**Фрагмент источника:**
---*---

Душе легко. Не слышу я
Оков земного бытия,
Нет места страху, ни надежде —
Что будет впредь, что было прежде —
Мне всё равно – и что меня
Всегда как цепь к земле тянуло,
Исчезло всё с тревогой дня,
Все в лунном блеске потонуло.

Преодоление «оков земного бытия» – определяющий мотив всей лирики Толстого. Преодоление происходит в «волшебном сне» романтического искусства, нашедшего пути соединения с мировой гармонией. Этой же силой в художественном мире Толстого наделена любовь.

---*---

**Задание:**
Продолжите отрывок о лирике Толстого, начиная сразу после его последнего предложения.

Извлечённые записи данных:
---*---

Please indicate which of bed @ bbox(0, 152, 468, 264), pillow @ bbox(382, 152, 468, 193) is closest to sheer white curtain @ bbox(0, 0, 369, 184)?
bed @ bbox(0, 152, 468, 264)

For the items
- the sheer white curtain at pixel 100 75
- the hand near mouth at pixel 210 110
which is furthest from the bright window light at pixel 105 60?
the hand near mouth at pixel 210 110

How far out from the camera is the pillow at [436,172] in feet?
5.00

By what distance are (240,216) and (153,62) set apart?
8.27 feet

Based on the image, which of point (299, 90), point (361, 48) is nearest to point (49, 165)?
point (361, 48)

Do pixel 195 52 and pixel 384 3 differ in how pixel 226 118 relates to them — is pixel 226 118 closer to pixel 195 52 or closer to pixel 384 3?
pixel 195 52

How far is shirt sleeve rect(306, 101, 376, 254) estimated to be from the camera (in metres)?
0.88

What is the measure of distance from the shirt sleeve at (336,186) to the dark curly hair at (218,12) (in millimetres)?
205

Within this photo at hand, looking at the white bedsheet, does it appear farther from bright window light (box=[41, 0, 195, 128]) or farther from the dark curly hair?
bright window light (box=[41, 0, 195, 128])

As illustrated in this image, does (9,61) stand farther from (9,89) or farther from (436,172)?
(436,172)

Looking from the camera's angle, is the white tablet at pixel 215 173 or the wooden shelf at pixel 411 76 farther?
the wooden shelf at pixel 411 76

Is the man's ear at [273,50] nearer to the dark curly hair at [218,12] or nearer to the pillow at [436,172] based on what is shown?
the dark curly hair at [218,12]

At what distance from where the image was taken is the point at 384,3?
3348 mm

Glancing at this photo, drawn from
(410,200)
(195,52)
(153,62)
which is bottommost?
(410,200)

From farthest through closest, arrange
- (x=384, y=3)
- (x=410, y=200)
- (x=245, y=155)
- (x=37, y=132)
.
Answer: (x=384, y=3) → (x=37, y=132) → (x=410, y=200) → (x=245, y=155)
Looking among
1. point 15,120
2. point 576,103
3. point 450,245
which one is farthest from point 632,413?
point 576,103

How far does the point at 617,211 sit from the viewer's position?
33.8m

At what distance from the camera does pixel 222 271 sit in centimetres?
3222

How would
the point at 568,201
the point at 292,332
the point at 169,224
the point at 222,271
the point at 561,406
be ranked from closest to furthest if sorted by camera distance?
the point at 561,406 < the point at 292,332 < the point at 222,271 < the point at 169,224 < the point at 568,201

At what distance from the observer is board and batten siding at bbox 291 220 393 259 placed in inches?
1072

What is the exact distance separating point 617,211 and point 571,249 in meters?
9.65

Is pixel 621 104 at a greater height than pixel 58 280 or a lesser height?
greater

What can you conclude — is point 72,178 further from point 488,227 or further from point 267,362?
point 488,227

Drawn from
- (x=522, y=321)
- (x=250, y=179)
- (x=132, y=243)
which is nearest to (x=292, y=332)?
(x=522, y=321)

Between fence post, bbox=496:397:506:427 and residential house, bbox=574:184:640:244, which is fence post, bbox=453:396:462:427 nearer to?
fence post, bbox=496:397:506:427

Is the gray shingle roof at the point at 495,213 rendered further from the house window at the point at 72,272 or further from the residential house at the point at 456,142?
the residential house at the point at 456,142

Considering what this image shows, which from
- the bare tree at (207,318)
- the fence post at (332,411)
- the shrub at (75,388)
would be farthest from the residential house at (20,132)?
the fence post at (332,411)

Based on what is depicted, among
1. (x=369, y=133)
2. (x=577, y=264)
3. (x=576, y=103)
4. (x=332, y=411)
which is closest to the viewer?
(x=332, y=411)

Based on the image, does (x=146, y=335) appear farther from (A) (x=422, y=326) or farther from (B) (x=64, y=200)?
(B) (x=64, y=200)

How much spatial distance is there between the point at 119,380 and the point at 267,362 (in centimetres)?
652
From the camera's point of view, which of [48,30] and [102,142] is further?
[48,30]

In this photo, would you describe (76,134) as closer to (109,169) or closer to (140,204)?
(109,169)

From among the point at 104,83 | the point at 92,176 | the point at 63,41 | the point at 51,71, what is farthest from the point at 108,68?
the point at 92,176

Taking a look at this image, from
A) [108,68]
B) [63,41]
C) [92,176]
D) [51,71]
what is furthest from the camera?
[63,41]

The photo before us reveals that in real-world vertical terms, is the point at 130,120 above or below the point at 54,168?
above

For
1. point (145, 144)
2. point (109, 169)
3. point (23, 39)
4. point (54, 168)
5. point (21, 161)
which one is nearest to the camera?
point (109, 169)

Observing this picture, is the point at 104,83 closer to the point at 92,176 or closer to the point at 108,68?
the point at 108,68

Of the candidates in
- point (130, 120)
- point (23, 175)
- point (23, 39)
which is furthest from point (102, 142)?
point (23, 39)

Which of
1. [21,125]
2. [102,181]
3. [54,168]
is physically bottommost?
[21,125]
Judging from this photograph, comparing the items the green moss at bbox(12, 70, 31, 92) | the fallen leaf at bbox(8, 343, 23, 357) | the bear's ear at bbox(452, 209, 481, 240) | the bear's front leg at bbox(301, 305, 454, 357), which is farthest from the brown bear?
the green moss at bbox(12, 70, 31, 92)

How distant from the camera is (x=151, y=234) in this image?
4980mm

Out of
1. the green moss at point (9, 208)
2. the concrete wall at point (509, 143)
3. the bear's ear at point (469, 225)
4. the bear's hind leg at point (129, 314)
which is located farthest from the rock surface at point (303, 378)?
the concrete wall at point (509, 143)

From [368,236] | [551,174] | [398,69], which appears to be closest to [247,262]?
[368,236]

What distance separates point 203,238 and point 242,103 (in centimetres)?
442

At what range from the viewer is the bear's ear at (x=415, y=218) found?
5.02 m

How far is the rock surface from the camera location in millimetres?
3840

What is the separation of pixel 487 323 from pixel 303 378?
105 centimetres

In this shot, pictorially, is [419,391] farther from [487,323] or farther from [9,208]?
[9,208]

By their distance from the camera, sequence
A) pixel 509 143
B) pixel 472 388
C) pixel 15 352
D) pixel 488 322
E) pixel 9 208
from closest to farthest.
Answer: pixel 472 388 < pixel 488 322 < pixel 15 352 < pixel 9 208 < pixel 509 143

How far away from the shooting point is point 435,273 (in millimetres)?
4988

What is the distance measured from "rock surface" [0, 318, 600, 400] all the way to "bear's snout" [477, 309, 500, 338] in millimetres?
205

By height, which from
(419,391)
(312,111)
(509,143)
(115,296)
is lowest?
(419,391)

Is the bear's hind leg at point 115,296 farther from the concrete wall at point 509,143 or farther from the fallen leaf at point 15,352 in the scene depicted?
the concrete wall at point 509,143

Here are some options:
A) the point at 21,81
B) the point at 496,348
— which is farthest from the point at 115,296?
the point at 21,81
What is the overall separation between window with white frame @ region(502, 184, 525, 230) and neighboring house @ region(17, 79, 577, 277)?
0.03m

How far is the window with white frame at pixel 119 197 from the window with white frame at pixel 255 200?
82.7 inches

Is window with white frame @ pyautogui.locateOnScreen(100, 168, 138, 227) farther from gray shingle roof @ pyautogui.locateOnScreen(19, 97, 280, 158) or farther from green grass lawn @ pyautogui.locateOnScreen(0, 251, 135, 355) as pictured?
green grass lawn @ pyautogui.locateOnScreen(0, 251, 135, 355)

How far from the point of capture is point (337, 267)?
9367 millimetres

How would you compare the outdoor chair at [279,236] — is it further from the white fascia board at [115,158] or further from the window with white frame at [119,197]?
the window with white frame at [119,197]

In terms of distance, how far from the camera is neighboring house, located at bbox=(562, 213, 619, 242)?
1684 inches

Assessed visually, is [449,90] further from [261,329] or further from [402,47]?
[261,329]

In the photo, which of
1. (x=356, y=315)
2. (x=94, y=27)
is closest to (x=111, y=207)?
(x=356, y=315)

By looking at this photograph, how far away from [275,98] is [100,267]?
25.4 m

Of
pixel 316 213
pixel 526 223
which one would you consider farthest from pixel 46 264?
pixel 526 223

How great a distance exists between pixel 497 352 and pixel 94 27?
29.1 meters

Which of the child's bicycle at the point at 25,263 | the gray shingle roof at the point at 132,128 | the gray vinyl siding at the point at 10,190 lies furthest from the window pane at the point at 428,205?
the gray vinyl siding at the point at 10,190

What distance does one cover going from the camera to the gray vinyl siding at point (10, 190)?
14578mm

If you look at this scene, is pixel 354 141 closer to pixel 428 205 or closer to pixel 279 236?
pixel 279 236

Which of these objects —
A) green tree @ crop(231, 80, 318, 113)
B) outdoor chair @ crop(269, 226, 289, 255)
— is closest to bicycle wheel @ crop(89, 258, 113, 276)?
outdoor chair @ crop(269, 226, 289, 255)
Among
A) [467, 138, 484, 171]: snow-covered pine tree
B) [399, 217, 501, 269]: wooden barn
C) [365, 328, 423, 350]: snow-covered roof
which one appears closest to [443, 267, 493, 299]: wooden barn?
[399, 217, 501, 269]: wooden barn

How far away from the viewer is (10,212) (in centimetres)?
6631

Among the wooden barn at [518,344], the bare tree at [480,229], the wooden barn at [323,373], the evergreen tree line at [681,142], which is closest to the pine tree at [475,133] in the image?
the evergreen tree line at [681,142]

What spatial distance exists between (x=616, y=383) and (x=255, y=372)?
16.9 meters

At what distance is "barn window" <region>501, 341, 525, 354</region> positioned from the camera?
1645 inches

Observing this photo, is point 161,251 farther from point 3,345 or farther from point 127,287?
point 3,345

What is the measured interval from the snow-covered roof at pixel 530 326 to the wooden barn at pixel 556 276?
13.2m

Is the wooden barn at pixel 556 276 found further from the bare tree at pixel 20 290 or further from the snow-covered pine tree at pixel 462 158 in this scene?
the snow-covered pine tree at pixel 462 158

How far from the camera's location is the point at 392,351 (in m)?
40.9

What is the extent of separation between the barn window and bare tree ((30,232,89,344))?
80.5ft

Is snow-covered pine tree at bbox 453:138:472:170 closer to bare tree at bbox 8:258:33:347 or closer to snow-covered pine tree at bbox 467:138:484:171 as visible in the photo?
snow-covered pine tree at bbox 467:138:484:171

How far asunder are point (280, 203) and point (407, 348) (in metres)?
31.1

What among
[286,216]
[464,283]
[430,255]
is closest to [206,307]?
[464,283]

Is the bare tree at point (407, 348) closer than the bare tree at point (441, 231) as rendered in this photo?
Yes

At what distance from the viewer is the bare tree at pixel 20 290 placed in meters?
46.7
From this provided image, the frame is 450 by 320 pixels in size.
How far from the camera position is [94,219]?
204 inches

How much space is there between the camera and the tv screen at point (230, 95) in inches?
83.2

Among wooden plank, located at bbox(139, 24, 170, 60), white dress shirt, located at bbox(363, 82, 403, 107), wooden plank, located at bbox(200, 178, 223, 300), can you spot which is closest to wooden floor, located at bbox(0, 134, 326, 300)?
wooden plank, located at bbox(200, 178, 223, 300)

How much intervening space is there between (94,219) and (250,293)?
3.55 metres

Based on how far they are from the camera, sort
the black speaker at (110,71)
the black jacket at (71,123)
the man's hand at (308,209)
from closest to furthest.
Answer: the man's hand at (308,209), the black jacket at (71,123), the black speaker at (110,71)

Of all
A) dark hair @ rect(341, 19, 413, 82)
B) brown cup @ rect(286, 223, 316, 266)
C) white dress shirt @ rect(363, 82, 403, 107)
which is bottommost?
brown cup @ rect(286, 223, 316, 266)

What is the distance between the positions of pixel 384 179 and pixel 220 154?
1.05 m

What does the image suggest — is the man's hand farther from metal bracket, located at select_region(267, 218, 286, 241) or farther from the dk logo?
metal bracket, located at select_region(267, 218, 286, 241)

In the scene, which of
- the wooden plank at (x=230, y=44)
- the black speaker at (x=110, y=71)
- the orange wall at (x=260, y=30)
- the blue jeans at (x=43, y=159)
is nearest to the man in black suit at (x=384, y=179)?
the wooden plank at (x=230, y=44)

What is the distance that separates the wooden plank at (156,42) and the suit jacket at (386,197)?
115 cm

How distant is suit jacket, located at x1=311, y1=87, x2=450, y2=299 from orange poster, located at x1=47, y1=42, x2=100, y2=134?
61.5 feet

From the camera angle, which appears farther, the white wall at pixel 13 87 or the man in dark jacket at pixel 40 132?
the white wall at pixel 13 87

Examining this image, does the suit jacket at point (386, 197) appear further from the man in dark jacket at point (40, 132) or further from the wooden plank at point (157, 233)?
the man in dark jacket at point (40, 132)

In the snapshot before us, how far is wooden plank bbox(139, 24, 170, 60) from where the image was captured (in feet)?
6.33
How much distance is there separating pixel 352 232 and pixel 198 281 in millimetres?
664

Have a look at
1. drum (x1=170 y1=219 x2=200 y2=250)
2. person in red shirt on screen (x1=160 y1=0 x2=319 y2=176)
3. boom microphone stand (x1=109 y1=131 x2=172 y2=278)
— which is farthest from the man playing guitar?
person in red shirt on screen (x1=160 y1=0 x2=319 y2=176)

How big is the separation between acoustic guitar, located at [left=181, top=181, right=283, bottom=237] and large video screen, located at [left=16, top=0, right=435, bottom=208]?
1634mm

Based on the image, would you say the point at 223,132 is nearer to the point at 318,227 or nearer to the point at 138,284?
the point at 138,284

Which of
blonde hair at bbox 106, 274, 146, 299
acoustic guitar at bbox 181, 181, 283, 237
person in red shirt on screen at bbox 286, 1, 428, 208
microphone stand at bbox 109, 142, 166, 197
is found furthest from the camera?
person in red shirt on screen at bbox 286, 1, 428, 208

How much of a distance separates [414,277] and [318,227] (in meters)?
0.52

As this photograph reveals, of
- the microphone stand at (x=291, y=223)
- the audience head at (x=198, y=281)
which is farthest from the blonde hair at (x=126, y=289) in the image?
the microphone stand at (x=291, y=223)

---*---

**Итоговый результат:**
И.Г. Ямпольский сделал точный вывод: «Другой мотив поэзии Толстого также связан с одним из положений романтической философии – о любви как божественном мировом начале, которое недоступно разуму, но может быть прочувствовано человеком в его земной любви». От «земной» любви к «божественной» любви – именно это образует сквозной мотив любовной лирики Толстого, а в «шиллеровском» лирическом цикле он становится главным связующим звеном между текстами. С 1851 г., когда состоялось знакомство Толстого с Софьей Миллер (впоследствии она, преодолев все трудности развода с прежним мужем, станет женой поэта), начинает формироваться этот «неавторский» цикл, в прологе которого прочно займёт своё место самое пронзительное стихотворение «Средь шумного бала, случайно…»:

Средь шумного бала, случайно,
В тревоге мирской суеты,
Тебя я увидел, но тайна
Твои покрывала черты.
Лишь очи печально глядели,
А голос так дивно звучал,
Как звон отдалённой свирели,
Как моря играющий вал.
Мне стан твой понравился тонкий
И весь твой задумчивый вид,
А смех твой, и грустный и звонкий,
С тех пор в моём сердце звучит.
В часы одинокие ночи
Люблю я, усталый, прилечь —
Я вижу печальные очи,
Я слышу весёлую речь;
И грустно я так засыпаю,
И в грёзах неведомых сплю…
Люблю ли тебя – я не знаю,
Но кажется мне, что люблю!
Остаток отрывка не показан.